On another personal note, I discussed this book with a friend of mine, who said it sounded interesting but "suspect." He did not know that eugenics was practiced openly in America for many decades, and believed that Kluchin's book was essentially feminist conspiracy theory. This sort of troubling ignorance of history only deepens the importance and necessitates the knowledge of medico-legal authoritarianism over women in America's past. Kluchin's work is straightforward, factual, academic, and exhaustively researched, but not intimidatingly so.

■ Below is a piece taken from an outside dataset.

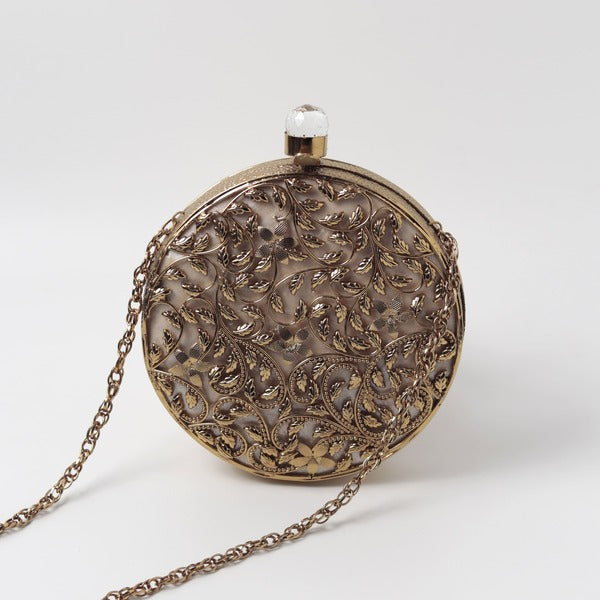 Intricate brass work with mother of pearl clutch bag by Gazal from The Tan Clan, showcasing detailed craftsmanship and elegant design.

It is a highly absorbing read and an incisive, grim but eminently necessary look into pre-Roe v. Wade America.
[This very interesting post](http://contexts.org/socimages/2009/10/15/american-eugenics-images/" rel="nofollow) went up at Sociological Images today.

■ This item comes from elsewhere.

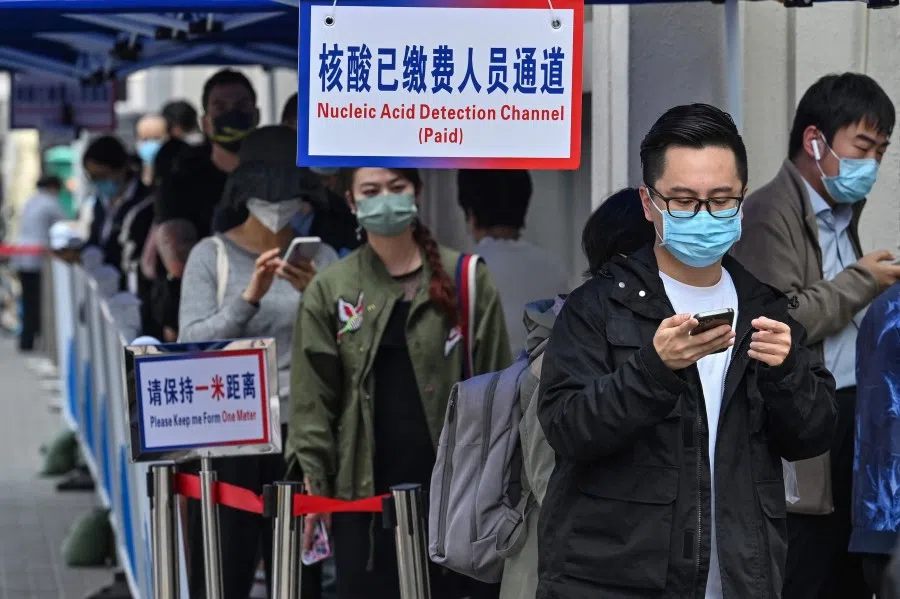 People queue up to be tested as a measure against Covid-19 at the Shanghai Jin'an Central Hospital, in Shanghai on 14 March 2022. (Hector Retamal/AFP)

The issue is that history of misuse makes everyone gun-shy around the issue. I'm an african american minority. I know the history of many of the innocent medical surgeories that turn into something else. As genetic testing, and manipulation becomes more prevelant the issue of who is fit to breed is going to arise more and more. If a scientist says "For the greater good of humanity I will have to take a reproductive dna sample" or "For the good of humanity I can't allow you to procreate" it will lead to an upheaval.
I should also mention that the gyno was visibly relieved when I explained that my partner also wishes to remain childfree.
Ugh, just ugh! My doctor asked me "What if you meet Mr. Right?"
How very condescending and presumptuous on her part! I informed her that this putative "Mr. Right" would not want children, either. Not convincing enough for her.
I've heard so many horror stories about women trying to get sterilized that as much as I've always wanted it, I never tried until I got very lucky and moved abroad (my partner isn't a U.S. citizen, so for now, we live in his country). Here, tubal ligations are available to anyone over 25 pending doctor approval (my gyno signed the paperwork after only an intro visit), and I should only have a second visit at the hospital to be put on the list to have my fallopians singed shut. State-funded healthcare will cover the costs in full. I do not love living here, and we plan to come back to the U.S., but I will stay here until after my surgery for that reason alone. The barriers to elective sterilization in the U.S. are disgustingly paternalistic at best. I recognize the privilege in this situation. On the other hand, I think my situation illustrates how desperate some of us have felt. I should also mention that the gyno was visibly relieved when I explained that my partner also wishes to remain childfree. She's on my side, so to speak, but she still wanted to know that my man approved. [sigh]
While it would surely be easier for my partner to have a vasectomy, he has some surgical history in that area and would rather avoid elective surgery on his stuff. Since I'm the more adamantly childfree of the two of us (and of course, the one who would actually have to physically handle an unplanned pregnancy), I have no problem taking the surgical risks myself. I think our mutual decision respects us both.
Had the same experience of trying to get snipped in my early 30s, doctor told me she wouldn't do it until I was 40, I fired the doctor. I ended up with an IUD through my 30s and finally got the tubal at 41. I still bitterly resent that doctors would have given me Clomid in a heartbeat to enhance my ability to get pregnant, but refused to allow me to choose to end my fertility.
Thanks... that's one I've always wanted to read.